• _Instructions to follow_
Write out the entries below once more, exactly, with the pictures left out.

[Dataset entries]
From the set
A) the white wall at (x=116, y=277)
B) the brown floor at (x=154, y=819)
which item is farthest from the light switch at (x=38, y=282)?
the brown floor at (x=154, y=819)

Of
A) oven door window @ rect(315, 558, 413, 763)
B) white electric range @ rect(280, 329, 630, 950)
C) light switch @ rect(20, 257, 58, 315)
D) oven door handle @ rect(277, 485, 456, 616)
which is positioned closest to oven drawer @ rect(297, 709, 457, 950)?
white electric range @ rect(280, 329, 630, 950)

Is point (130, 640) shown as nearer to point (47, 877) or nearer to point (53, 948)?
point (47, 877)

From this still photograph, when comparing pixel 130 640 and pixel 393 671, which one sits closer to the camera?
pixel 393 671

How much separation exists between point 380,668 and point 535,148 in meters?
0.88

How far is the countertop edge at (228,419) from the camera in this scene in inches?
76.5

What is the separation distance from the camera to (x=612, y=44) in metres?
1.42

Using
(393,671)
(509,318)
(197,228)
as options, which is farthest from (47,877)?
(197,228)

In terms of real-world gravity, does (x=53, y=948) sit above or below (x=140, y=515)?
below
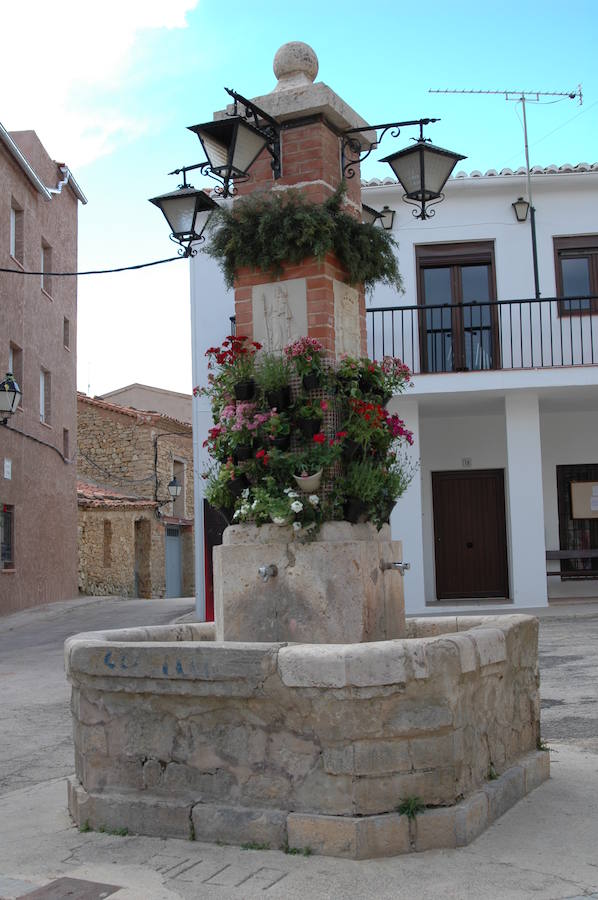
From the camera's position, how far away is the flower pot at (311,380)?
4.88m

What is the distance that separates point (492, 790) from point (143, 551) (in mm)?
22435

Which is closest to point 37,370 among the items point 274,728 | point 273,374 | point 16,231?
point 16,231

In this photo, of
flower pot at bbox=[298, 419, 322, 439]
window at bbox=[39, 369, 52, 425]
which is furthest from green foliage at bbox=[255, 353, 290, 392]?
window at bbox=[39, 369, 52, 425]

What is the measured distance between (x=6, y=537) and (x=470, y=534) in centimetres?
853

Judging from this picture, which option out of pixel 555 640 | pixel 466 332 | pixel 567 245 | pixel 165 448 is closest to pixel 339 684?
pixel 555 640

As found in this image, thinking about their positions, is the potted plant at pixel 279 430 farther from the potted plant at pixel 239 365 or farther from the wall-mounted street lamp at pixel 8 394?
the wall-mounted street lamp at pixel 8 394

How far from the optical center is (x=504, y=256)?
14.5 m

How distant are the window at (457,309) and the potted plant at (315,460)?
951 cm

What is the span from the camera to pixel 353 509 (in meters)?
4.83

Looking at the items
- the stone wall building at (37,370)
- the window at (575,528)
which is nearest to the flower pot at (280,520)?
the window at (575,528)

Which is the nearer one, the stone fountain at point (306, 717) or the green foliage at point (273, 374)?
the stone fountain at point (306, 717)

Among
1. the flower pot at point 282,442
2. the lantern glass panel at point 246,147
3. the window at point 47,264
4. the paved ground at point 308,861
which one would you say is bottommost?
the paved ground at point 308,861

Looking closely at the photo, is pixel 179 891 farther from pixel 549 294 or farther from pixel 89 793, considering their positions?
pixel 549 294

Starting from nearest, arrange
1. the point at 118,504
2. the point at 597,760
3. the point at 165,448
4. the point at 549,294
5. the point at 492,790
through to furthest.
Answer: the point at 492,790
the point at 597,760
the point at 549,294
the point at 118,504
the point at 165,448
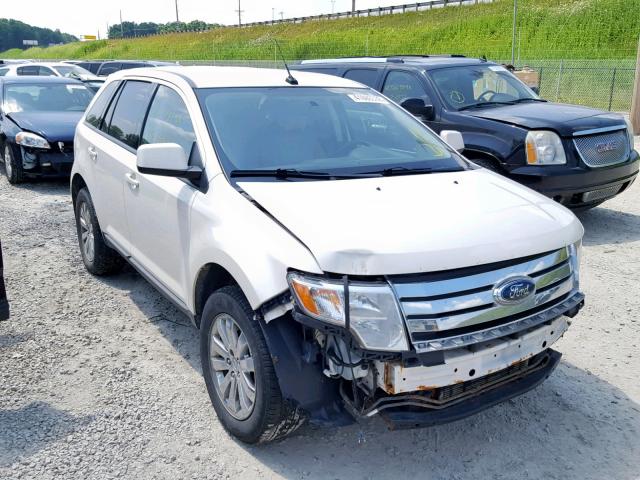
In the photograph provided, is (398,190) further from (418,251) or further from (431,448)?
(431,448)

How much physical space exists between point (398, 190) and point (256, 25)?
6312 cm

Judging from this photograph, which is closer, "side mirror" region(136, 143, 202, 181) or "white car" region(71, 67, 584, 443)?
"white car" region(71, 67, 584, 443)

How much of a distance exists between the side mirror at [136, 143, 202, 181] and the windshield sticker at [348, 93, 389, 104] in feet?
4.48

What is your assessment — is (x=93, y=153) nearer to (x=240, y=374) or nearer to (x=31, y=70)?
(x=240, y=374)

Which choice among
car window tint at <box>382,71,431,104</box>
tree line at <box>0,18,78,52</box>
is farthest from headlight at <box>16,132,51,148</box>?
tree line at <box>0,18,78,52</box>

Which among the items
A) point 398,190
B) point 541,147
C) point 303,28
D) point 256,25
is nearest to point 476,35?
point 303,28

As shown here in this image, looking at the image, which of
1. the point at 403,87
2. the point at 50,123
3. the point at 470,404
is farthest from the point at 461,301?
the point at 50,123

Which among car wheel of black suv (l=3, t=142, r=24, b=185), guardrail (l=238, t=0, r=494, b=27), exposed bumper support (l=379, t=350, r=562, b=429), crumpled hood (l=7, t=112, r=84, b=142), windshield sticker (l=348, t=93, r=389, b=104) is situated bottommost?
Answer: car wheel of black suv (l=3, t=142, r=24, b=185)

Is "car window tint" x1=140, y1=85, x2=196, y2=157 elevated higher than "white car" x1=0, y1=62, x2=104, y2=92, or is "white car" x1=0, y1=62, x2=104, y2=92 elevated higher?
"car window tint" x1=140, y1=85, x2=196, y2=157

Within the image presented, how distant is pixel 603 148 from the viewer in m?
A: 6.74

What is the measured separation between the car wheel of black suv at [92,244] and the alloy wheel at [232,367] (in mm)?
2354

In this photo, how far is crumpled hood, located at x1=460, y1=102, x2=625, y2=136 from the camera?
6.59 meters

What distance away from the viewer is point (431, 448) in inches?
127

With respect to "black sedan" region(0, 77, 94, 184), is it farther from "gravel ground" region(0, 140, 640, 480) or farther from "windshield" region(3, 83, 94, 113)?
"gravel ground" region(0, 140, 640, 480)
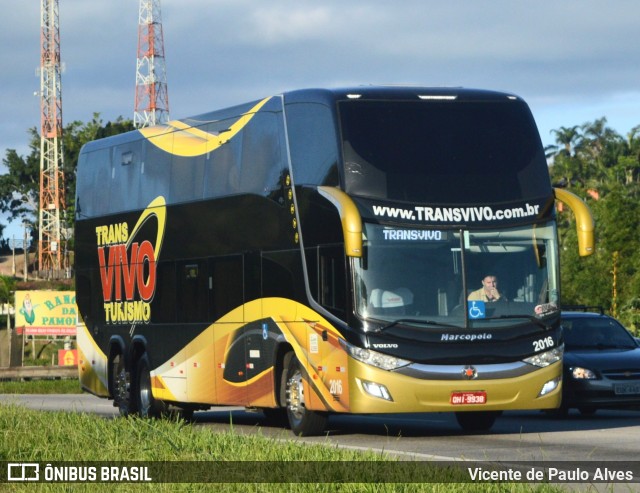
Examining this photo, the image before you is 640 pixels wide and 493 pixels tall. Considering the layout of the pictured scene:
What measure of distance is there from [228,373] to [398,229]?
14.8 ft

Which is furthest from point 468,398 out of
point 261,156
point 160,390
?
point 160,390

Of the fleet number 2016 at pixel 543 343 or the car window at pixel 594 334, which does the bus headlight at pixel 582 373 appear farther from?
the fleet number 2016 at pixel 543 343

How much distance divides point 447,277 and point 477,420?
10.0 feet

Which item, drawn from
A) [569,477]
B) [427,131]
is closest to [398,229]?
[427,131]

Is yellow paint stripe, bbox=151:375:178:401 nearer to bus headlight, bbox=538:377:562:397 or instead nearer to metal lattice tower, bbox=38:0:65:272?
bus headlight, bbox=538:377:562:397

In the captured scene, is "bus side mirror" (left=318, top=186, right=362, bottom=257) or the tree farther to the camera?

• _The solution_
From the set
A) the white wall at (x=116, y=277)
B) the brown floor at (x=154, y=819)
which item is farthest from the light switch at (x=38, y=282)?
the brown floor at (x=154, y=819)

Of
A) oven door window @ rect(315, 558, 413, 763)
B) white electric range @ rect(280, 329, 630, 950)
C) light switch @ rect(20, 257, 58, 315)
D) oven door handle @ rect(277, 485, 456, 616)
which is positioned closest to oven drawer @ rect(297, 709, 457, 950)?
white electric range @ rect(280, 329, 630, 950)

Is point (130, 640) shown as nearer to point (47, 877) or nearer to point (53, 948)?
point (47, 877)

From this still photograph, when comparing pixel 130 640 and pixel 393 671, which one sits closer to the camera?
pixel 393 671

How much separation exists between point 380,668 and point 535,148 in meters?
0.88

How far is the countertop edge at (228,419) from the camera in this scene in inches?
76.5

What is the separation distance from the camera to (x=612, y=44) in metres?
1.42

Using
(393,671)
(509,318)
(197,228)
as options, which is farthest from (47,877)?
(197,228)

In terms of real-world gravity, does (x=53, y=948) sit above or below (x=140, y=515)?
below
From the camera's position, how far away is the flower pot at (311,380)?
4.88m

What is the distance that separates point (492, 790) from point (143, 551) (in mm)?
22435

Which is closest to point 37,370 among the items point 274,728 | point 273,374 | point 16,231?
point 16,231

In this photo, of
flower pot at bbox=[298, 419, 322, 439]
window at bbox=[39, 369, 52, 425]
which is furthest from green foliage at bbox=[255, 353, 290, 392]?
window at bbox=[39, 369, 52, 425]

What is the measured distance between (x=6, y=537) and (x=470, y=534) in centimetres?
853

Judging from this picture, which option out of pixel 555 640 | pixel 466 332 | pixel 567 245 | pixel 165 448 is closest to pixel 339 684?
pixel 555 640

As found in this image, thinking about their positions, is the potted plant at pixel 279 430 farther from the potted plant at pixel 239 365 or farther from the wall-mounted street lamp at pixel 8 394?
the wall-mounted street lamp at pixel 8 394

How far from the optical center is (x=504, y=256)?
14.5 m

How distant are the window at (457,309) and the potted plant at (315,460)?
951 cm

What is the span from the camera to pixel 353 509 (in meters)?
4.83

Looking at the items
- the stone wall building at (37,370)
- the window at (575,528)
which is nearest to the flower pot at (280,520)?
the window at (575,528)

Which is the nearer one, the stone fountain at point (306, 717) or the green foliage at point (273, 374)?
the stone fountain at point (306, 717)

Among
1. the flower pot at point 282,442
2. the lantern glass panel at point 246,147
3. the window at point 47,264
4. the paved ground at point 308,861
which one would you say is bottommost?
the paved ground at point 308,861

Looking closely at the photo, is pixel 179 891 farther from pixel 549 294 or farther from pixel 89 793, considering their positions?
pixel 549 294

Starting from nearest, arrange
1. the point at 118,504
2. the point at 597,760
3. the point at 165,448
4. the point at 549,294
5. the point at 492,790
through to furthest.
Answer: the point at 492,790
the point at 597,760
the point at 549,294
the point at 118,504
the point at 165,448
In the photograph provided, is (398,190) further from (418,251) or further from (431,448)?
(431,448)

How much physical space exists between point (398, 190) and point (256, 25)?
6312 cm

Judging from this photograph, which is closer, "side mirror" region(136, 143, 202, 181) or "white car" region(71, 67, 584, 443)?
"white car" region(71, 67, 584, 443)

How much of a distance exists between the side mirror at [136, 143, 202, 181] and the windshield sticker at [348, 93, 389, 104] in feet?
4.48

What is your assessment — is (x=93, y=153) nearer to (x=240, y=374) or nearer to (x=31, y=70)?
(x=240, y=374)

Which choice among
car window tint at <box>382,71,431,104</box>
tree line at <box>0,18,78,52</box>
is farthest from headlight at <box>16,132,51,148</box>?
tree line at <box>0,18,78,52</box>

Which among the items
A) point 398,190
B) point 541,147
C) point 303,28
D) point 256,25
is nearest to point 476,35?
point 303,28

As shown here in this image, looking at the image, which of
1. the point at 403,87
2. the point at 50,123
3. the point at 470,404
is farthest from the point at 461,301?
the point at 50,123

Which among car wheel of black suv (l=3, t=142, r=24, b=185), guardrail (l=238, t=0, r=494, b=27), exposed bumper support (l=379, t=350, r=562, b=429), crumpled hood (l=7, t=112, r=84, b=142), windshield sticker (l=348, t=93, r=389, b=104) is situated bottommost?
Answer: car wheel of black suv (l=3, t=142, r=24, b=185)

Is "car window tint" x1=140, y1=85, x2=196, y2=157 elevated higher than "white car" x1=0, y1=62, x2=104, y2=92, or is "white car" x1=0, y1=62, x2=104, y2=92 elevated higher?
"car window tint" x1=140, y1=85, x2=196, y2=157

Within the image presented, how distant is pixel 603 148 from the viewer in m?
A: 6.74

What is the measured separation between the car wheel of black suv at [92,244] and the alloy wheel at [232,367] (in mm)?
2354

In this photo, how far is crumpled hood, located at x1=460, y1=102, x2=625, y2=136 from the camera?
6.59 meters

What distance away from the viewer is point (431, 448) in inches?
127

With respect to "black sedan" region(0, 77, 94, 184), is it farther from "gravel ground" region(0, 140, 640, 480) or farther from "windshield" region(3, 83, 94, 113)?
"gravel ground" region(0, 140, 640, 480)
Examining this photo, the image before you is 640 pixels wide and 493 pixels tall. Considering the layout of the pictured scene:
What measure of distance is there from [228,373] to [398,229]?
14.8 ft

Which is furthest from point 468,398 out of
point 261,156
point 160,390
?
point 160,390

Of the fleet number 2016 at pixel 543 343 or the car window at pixel 594 334, which does the bus headlight at pixel 582 373 appear farther from?
the fleet number 2016 at pixel 543 343

How much distance divides point 447,277 and point 477,420?
10.0 feet

Which item, drawn from
A) [569,477]
B) [427,131]
is closest to [398,229]?
[427,131]

Is yellow paint stripe, bbox=151:375:178:401 nearer to bus headlight, bbox=538:377:562:397 or instead nearer to metal lattice tower, bbox=38:0:65:272?
bus headlight, bbox=538:377:562:397

In the captured scene, is "bus side mirror" (left=318, top=186, right=362, bottom=257) or the tree farther to the camera?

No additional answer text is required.